-- TO DO --
Filter task. Return each line of the material that holds the string "sequence".

-- INPUT FOR THIS TASK --
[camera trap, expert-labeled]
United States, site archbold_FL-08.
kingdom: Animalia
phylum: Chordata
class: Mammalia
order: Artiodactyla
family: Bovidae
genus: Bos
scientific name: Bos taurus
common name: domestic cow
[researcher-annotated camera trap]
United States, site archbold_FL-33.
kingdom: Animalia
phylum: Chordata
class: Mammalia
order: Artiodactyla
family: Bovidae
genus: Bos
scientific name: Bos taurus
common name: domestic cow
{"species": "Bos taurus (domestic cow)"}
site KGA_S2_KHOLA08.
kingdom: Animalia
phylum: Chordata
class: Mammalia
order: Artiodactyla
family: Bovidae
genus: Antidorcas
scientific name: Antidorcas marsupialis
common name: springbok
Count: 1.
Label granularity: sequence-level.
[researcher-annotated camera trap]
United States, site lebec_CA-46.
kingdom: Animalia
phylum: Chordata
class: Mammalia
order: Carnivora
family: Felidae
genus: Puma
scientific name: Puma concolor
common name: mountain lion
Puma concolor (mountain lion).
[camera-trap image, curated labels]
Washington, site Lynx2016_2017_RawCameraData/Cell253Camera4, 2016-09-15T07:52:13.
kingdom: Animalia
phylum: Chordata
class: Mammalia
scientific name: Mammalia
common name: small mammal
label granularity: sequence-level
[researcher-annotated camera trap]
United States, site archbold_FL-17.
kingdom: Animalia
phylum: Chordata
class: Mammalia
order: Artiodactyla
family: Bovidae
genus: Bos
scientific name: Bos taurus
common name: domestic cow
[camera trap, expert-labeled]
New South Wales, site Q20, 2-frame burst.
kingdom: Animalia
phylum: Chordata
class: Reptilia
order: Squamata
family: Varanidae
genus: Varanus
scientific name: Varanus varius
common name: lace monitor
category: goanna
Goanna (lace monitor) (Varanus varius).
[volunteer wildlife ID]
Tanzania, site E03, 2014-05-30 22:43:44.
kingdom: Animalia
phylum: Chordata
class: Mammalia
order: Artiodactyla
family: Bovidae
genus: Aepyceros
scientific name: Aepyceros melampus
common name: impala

-- RESPONSE TO THIS EXERCISE --
Label granularity: sequence-level.
label granularity: sequence-level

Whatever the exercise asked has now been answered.